▶ _PROBLEM REQUIREMENTS_:
The number of lines containing "this" is the only answer wanted; work it out from the entries below.

▶ _DATA LISTING_:
_ _ _
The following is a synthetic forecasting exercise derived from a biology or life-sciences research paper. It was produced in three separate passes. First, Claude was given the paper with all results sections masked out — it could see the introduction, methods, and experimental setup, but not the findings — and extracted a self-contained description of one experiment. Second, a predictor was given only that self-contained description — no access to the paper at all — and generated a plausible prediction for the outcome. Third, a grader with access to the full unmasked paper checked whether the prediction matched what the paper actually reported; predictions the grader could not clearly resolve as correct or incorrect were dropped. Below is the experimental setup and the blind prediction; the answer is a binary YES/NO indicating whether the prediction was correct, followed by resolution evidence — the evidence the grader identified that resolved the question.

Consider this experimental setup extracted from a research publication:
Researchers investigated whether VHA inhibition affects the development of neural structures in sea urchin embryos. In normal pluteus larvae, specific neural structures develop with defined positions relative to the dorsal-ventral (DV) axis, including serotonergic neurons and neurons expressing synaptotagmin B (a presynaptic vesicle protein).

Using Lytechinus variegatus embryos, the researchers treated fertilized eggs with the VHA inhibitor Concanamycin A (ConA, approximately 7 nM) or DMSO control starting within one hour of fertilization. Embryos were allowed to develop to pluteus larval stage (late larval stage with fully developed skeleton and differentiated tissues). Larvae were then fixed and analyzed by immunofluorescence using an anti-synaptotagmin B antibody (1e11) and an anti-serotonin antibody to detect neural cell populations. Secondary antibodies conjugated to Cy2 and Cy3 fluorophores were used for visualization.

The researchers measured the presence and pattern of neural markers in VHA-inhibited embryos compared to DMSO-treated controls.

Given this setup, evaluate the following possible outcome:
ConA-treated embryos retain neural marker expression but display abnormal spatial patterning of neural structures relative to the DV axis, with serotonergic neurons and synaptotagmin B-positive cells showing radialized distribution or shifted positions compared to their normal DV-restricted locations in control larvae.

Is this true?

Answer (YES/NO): NO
_ _ _
▶ _FINAL ANSWER_:
3